Whether he inspired his Gabonese namesake to change his own first name from Alain to Ali could be argued both ways. The British Mr Bongo was also a president, albeit of the Magic Circle, whose success stems from his catchphrases. "Uju buju, suck another juju", for instance, clearly has an edge over "education, education, education" and the tedious like. However, the Gabonese Mr Bongo's conversion to Islam is an equally possible reason behind the name change.

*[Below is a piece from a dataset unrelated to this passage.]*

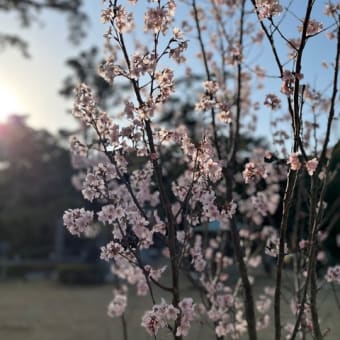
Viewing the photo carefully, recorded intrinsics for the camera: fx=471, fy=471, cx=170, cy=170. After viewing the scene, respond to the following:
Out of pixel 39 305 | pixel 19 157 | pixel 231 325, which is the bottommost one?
pixel 39 305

Be that as it may, he too appears to have a huge magical talent of his own, conjuring up huge personal wealth from a nation whose inhabitants remain desperately poor while their country's oil reserves diminish. Britain's Ali Bongo, for all his magical expertise, would surely wonder at the ease with which his namesake has spirited away 25 per cent of Gabon's GDP from under the very noses of his people into his own secret pocket. And still Gabonese Bongo has found time to buy 30 properties in France, three in Beverly Hills and marry a woman who rejected his offer of a $25m Malibu mansion in 2006 with: "I need something big. Really, really, really big". Subsequently, the UN consultant Jack Blum has styled Bongo's crime against his country as "grand theft nation".
The British Ali Bongo died two years ago, but had he said anything about Africa's second most unforgettably named leader (after Nigeria's Goodluck Jonathan) one imagines it might very well have been along the lines of "Hocus pocus fishbones chokus" or perhaps "Aldy Bority Phostic Formio". Oh, how we loved him.